[Given exercise 1]
Condense the paragraph of the Rodezno passage that begins "Rodezno's term as the leader" into a short bulleted list that keeps its main facts.

[Selected text]
════

Already in the late 1920s advocating reconciliation with the Mellistas, Rodezno more than welcomed re-unification of three Traditionalist streams in the new organization, Comunión Tradicionalista. Early 1932 he was appointed to its Supreme National Junta, intended to assist the ailing Jefe Delegado, marqués de Villores. After his death in May that year Rodezno was nominated its president, effectively becoming the Carlist political leader.

Rodezno was acutely sensitive to threat of revolution and convinced that democracy could not contain it; he responded warmly to the mood of authoritarian nationalism, covering in his opinion a broad spectrum from fascist Mussolini regime to MacDonald’s National Government. Hostile especially to militant republican secularism and agrarian reform, he remained vehement opponent in the parliament and was once hit by a flying glass in return. Touring the country he boasted that “Carlist shock troops are ready to defend society against Marxist threat”. However, he was not among those pressing an insurgent strategy. Aware of the planned Sanjurjo coup he steered clear of direct collaboration, which did not spare him expropriations administered by the government afterwards. 

Rodezno's term as the leader emphasized politics and propaganda rather than organization and militancy; some scholars claim that obsolete structures of Communión, favoring "placentera y anárquica autonomia", could not bear the weight of dynamically growing movement. This, combined with internal protest against pro-Alfonsist advances and his "tactica transaccionista y el gradualismo", brought about a major challenge. When former Integrists suggested that Manuel Fal becomes president of the Junta, Rodezno proposed he rather becomes personal secretary to the claimant. As Don Alfonso Carlos at that time decided to abandon plans of dynastic reconciliation, in April 1934 Rodezno agreed to step down from leadership. He remained the local Navarrese jefe.

════

[Raw records]

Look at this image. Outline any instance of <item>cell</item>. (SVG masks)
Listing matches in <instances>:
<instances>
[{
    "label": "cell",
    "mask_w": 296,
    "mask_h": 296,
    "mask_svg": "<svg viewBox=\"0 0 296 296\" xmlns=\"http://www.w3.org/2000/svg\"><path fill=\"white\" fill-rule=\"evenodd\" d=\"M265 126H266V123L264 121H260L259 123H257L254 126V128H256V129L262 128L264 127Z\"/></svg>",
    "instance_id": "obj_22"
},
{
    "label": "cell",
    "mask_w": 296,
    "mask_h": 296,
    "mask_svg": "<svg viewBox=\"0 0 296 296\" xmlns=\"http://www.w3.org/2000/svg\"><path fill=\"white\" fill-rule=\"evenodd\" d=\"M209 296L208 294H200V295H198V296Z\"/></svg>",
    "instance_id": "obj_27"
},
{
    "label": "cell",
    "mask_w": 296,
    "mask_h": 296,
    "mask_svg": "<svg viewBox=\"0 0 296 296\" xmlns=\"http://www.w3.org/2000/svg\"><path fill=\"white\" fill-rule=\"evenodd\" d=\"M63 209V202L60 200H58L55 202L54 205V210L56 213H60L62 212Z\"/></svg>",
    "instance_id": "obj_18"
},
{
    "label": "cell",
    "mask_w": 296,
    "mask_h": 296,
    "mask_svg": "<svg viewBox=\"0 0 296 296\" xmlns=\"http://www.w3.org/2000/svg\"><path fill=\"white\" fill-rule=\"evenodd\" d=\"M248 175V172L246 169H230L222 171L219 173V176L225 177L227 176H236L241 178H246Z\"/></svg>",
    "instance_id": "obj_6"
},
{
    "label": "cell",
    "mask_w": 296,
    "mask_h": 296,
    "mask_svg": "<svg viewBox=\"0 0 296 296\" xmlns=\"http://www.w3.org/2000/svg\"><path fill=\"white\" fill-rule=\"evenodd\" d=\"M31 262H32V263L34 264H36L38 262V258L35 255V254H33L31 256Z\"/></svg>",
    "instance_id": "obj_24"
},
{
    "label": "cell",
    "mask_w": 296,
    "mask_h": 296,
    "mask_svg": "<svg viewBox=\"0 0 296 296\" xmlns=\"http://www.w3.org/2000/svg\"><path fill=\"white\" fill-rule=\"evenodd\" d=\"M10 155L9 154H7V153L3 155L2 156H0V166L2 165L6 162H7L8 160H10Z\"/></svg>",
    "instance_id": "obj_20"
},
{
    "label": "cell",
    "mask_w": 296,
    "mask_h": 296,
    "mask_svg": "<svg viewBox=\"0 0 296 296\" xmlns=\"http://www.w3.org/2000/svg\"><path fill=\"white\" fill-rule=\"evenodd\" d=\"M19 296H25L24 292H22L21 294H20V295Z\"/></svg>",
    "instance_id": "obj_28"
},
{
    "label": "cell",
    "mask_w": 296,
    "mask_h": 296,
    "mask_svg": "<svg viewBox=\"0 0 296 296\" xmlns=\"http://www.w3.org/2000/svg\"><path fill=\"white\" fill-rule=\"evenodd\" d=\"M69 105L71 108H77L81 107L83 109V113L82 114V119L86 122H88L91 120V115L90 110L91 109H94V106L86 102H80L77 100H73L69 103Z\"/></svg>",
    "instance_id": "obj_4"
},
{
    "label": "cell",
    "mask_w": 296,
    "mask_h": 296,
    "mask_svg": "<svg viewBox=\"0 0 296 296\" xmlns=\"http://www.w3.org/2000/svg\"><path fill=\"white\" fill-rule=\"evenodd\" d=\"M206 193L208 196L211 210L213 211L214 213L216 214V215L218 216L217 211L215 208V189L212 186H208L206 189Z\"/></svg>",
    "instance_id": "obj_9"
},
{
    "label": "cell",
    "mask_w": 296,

════

[Given exercise 2]
Count the lines of the rows above that contain the string "instances", treating case as significant. Give only the number.

[Final answer 1]
- As leader, Rodezno focused on politics and propaganda rather than organization and militancy. Some scholars argue that the organization's outdated, loosely autonomous structures could not support the fast-growing movement.
- Internal protest against pro-Alfonsist advances and against his compromising, gradualist tactics led to a major challenge.
- When former Integrists proposed Manuel Fal as president of the Junta, Rodezno suggested that Fal instead become the claimant's personal secretary.
- After Don Alfonso Carlos abandoned plans for dynastic reconciliation, Rodezno agreed in April 1934 to step down from leadership.
- He remained the local Navarrese jefe.

[Final answer 2]
2